Last week, a study proposed by the Federal Communications Commission intended to evaluate newsgathering methods of newsrooms was placed on the back burner to await changes before it proceeds. FCC Chairman Tom Wheeler announced Feb. 21 the study would be revised after a backlash occurred following a journal article written by a FCC Commissioner, Ajit Pai.
The FCC’s goal of the study is to evaluate the process of newsgathering in broadcast stations. The agency has determined there are eight critical information needs that must be met by the news media and which they are looking for in the content published. The areas of critical information needs the FCC determined are emergencies and risks, health and welfare, education, transportation, economic opportunities, the environment, civic information, and public information.
An external company would question news station and media owners, editors, and reporters about the stories published and if they are providing the critical information needs to the public.
The researchers would ask questions concerning media owners’ philosophies in regards to how they choose what stories to publish. They would also question reporters and journalists about what stories they suggest to their editors and how managers receive their suggestions.
Pai expressed his concerns on Feb. 10 in the Washington Journal about the research the FCC planned to carry out.
The commissioner opposes the study and believes the FCC is proposing an unnecessary plan that does not correlate with the duties of the agency. The FCC regulates and licenses broadcast stations, however the study will look at other forms of mass media such as newspapers, blogs, and online news.
Although the study was announced in May 2013 and an article by The Daily Caller first shed light on the study in Oct. 2013, an outcry did not ensue until Commissioner Pai revealed his worry about the study the FCC planned to implement.
Pai stated in his article, “The FCC proposed an initiative to thrust the federal government into newsrooms across the country.
The purpose of the CIN, according to the FCC, is to ferret out information from television and radio broadcasters about the process by which stories are selected and how often stations cover critical information needs, along with perceived station bias and perceived responsiveness to undeserved populations.”
Pai, along with many others, compares this study to the Fairness Doctrine, which the FCC stopped enforcing in 1987.

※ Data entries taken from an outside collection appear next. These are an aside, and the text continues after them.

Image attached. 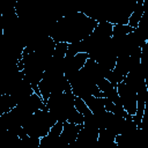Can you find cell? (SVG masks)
Here are the masks:
<instances>
[{
	"label": "cell",
	"mask_w": 148,
	"mask_h": 148,
	"mask_svg": "<svg viewBox=\"0 0 148 148\" xmlns=\"http://www.w3.org/2000/svg\"><path fill=\"white\" fill-rule=\"evenodd\" d=\"M98 134H99V130L98 128L83 125L82 128L80 130V132L77 134V138H76L74 143L79 145V146H82V147L94 146V145L97 143Z\"/></svg>",
	"instance_id": "7"
},
{
	"label": "cell",
	"mask_w": 148,
	"mask_h": 148,
	"mask_svg": "<svg viewBox=\"0 0 148 148\" xmlns=\"http://www.w3.org/2000/svg\"><path fill=\"white\" fill-rule=\"evenodd\" d=\"M83 101L87 103V105L89 106V109L91 110L92 113H101V112H104L105 111L103 97H97V96L91 95V96L86 97Z\"/></svg>",
	"instance_id": "11"
},
{
	"label": "cell",
	"mask_w": 148,
	"mask_h": 148,
	"mask_svg": "<svg viewBox=\"0 0 148 148\" xmlns=\"http://www.w3.org/2000/svg\"><path fill=\"white\" fill-rule=\"evenodd\" d=\"M35 1L36 0H17L15 10L21 20L28 18L35 12Z\"/></svg>",
	"instance_id": "9"
},
{
	"label": "cell",
	"mask_w": 148,
	"mask_h": 148,
	"mask_svg": "<svg viewBox=\"0 0 148 148\" xmlns=\"http://www.w3.org/2000/svg\"><path fill=\"white\" fill-rule=\"evenodd\" d=\"M143 13H145V9H143V5H142V2H138L136 6H135V8H134V10H133V13H132L131 16H130L128 24L135 29V28L138 27V24H139L141 17H142Z\"/></svg>",
	"instance_id": "12"
},
{
	"label": "cell",
	"mask_w": 148,
	"mask_h": 148,
	"mask_svg": "<svg viewBox=\"0 0 148 148\" xmlns=\"http://www.w3.org/2000/svg\"><path fill=\"white\" fill-rule=\"evenodd\" d=\"M75 108L83 116H88L89 113H91V110L89 109V106L87 105V103L81 97H77V96L75 97Z\"/></svg>",
	"instance_id": "16"
},
{
	"label": "cell",
	"mask_w": 148,
	"mask_h": 148,
	"mask_svg": "<svg viewBox=\"0 0 148 148\" xmlns=\"http://www.w3.org/2000/svg\"><path fill=\"white\" fill-rule=\"evenodd\" d=\"M89 54L87 52H79L75 56H66L64 58V73L66 77H69L74 73L79 72L86 64Z\"/></svg>",
	"instance_id": "6"
},
{
	"label": "cell",
	"mask_w": 148,
	"mask_h": 148,
	"mask_svg": "<svg viewBox=\"0 0 148 148\" xmlns=\"http://www.w3.org/2000/svg\"><path fill=\"white\" fill-rule=\"evenodd\" d=\"M134 31H136L141 37H143L147 42H148V10L143 13L138 27L134 29Z\"/></svg>",
	"instance_id": "13"
},
{
	"label": "cell",
	"mask_w": 148,
	"mask_h": 148,
	"mask_svg": "<svg viewBox=\"0 0 148 148\" xmlns=\"http://www.w3.org/2000/svg\"><path fill=\"white\" fill-rule=\"evenodd\" d=\"M142 1H143V0H138V2H142Z\"/></svg>",
	"instance_id": "19"
},
{
	"label": "cell",
	"mask_w": 148,
	"mask_h": 148,
	"mask_svg": "<svg viewBox=\"0 0 148 148\" xmlns=\"http://www.w3.org/2000/svg\"><path fill=\"white\" fill-rule=\"evenodd\" d=\"M83 125L80 124H74V123H69V121H65L64 123V128L61 132V139L64 141V143L66 146H69L72 143L75 142L77 134L80 132V130L82 128Z\"/></svg>",
	"instance_id": "8"
},
{
	"label": "cell",
	"mask_w": 148,
	"mask_h": 148,
	"mask_svg": "<svg viewBox=\"0 0 148 148\" xmlns=\"http://www.w3.org/2000/svg\"><path fill=\"white\" fill-rule=\"evenodd\" d=\"M56 123V118L47 109H40L34 112L25 120V123L23 124V128L31 136L43 138L50 132Z\"/></svg>",
	"instance_id": "3"
},
{
	"label": "cell",
	"mask_w": 148,
	"mask_h": 148,
	"mask_svg": "<svg viewBox=\"0 0 148 148\" xmlns=\"http://www.w3.org/2000/svg\"><path fill=\"white\" fill-rule=\"evenodd\" d=\"M67 49H68V43H66V42H58L56 44L53 56L57 57V58H65L66 53H67Z\"/></svg>",
	"instance_id": "15"
},
{
	"label": "cell",
	"mask_w": 148,
	"mask_h": 148,
	"mask_svg": "<svg viewBox=\"0 0 148 148\" xmlns=\"http://www.w3.org/2000/svg\"><path fill=\"white\" fill-rule=\"evenodd\" d=\"M67 80L72 87V91L77 97H81L83 99L91 95L97 97H104V94L101 91L98 86L87 75L83 68L67 77Z\"/></svg>",
	"instance_id": "4"
},
{
	"label": "cell",
	"mask_w": 148,
	"mask_h": 148,
	"mask_svg": "<svg viewBox=\"0 0 148 148\" xmlns=\"http://www.w3.org/2000/svg\"><path fill=\"white\" fill-rule=\"evenodd\" d=\"M97 21L87 16L82 12L62 16L54 24L50 36L58 42L74 43L88 37L97 25Z\"/></svg>",
	"instance_id": "1"
},
{
	"label": "cell",
	"mask_w": 148,
	"mask_h": 148,
	"mask_svg": "<svg viewBox=\"0 0 148 148\" xmlns=\"http://www.w3.org/2000/svg\"><path fill=\"white\" fill-rule=\"evenodd\" d=\"M75 95L73 91H64L60 94H52L46 101L47 110L52 113L57 121H69L83 125L84 116L75 108Z\"/></svg>",
	"instance_id": "2"
},
{
	"label": "cell",
	"mask_w": 148,
	"mask_h": 148,
	"mask_svg": "<svg viewBox=\"0 0 148 148\" xmlns=\"http://www.w3.org/2000/svg\"><path fill=\"white\" fill-rule=\"evenodd\" d=\"M117 90L125 110L130 114L134 116L136 112V91L130 86H127L124 80L117 84Z\"/></svg>",
	"instance_id": "5"
},
{
	"label": "cell",
	"mask_w": 148,
	"mask_h": 148,
	"mask_svg": "<svg viewBox=\"0 0 148 148\" xmlns=\"http://www.w3.org/2000/svg\"><path fill=\"white\" fill-rule=\"evenodd\" d=\"M134 30L133 27H131L128 23L127 24H123V23H116L113 24L112 28V36L113 37H118V36H125L130 32H132Z\"/></svg>",
	"instance_id": "14"
},
{
	"label": "cell",
	"mask_w": 148,
	"mask_h": 148,
	"mask_svg": "<svg viewBox=\"0 0 148 148\" xmlns=\"http://www.w3.org/2000/svg\"><path fill=\"white\" fill-rule=\"evenodd\" d=\"M103 101H104V106H105V110L106 111H110L113 113L114 111V108H116V104L108 97H103Z\"/></svg>",
	"instance_id": "18"
},
{
	"label": "cell",
	"mask_w": 148,
	"mask_h": 148,
	"mask_svg": "<svg viewBox=\"0 0 148 148\" xmlns=\"http://www.w3.org/2000/svg\"><path fill=\"white\" fill-rule=\"evenodd\" d=\"M141 62L148 65V42L145 43V45L141 47Z\"/></svg>",
	"instance_id": "17"
},
{
	"label": "cell",
	"mask_w": 148,
	"mask_h": 148,
	"mask_svg": "<svg viewBox=\"0 0 148 148\" xmlns=\"http://www.w3.org/2000/svg\"><path fill=\"white\" fill-rule=\"evenodd\" d=\"M116 136H117V134L113 131H111L110 128H102V130H99L97 143L102 147L118 148V145L116 143Z\"/></svg>",
	"instance_id": "10"
}]
</instances>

The Fairness Doctrine essentially told the news media what content to publish or speak about. The Fairness Doctrine made it a policy for stations to have equal airtime contrasting opposing sides of controversial issues.
Many news media feel their First Amendment right to freedom of the press is being infringed upon. The founding fathers established freedom of the press because they believed it should serve a fiduciary role to the people of America. The press is to act as a watchdog for the government and to hold them accountable while providing accurate information to the public.
The FCC is making revisions to the study as Chairman Wheeler agreed that questions directed towards news managers, editors, and reporters exceeded the FCC’s authority and that these questions will be removed. However, some politicians feel simple revisions to the study are not enough.
Rep. Greg Walden, R-Ore., head of the House Communications and Technology Subcommittee, announced Tuesday that he plans to propose a bill which will end intrusive studies similar to the critical information needs study of the FCC.
Walden believes bringing an end to any future studies that violate the First Amendment is necessary and that small changes to the FCC study is not sufficient.
The study was scheduled to begin this spring in Columbia, SC.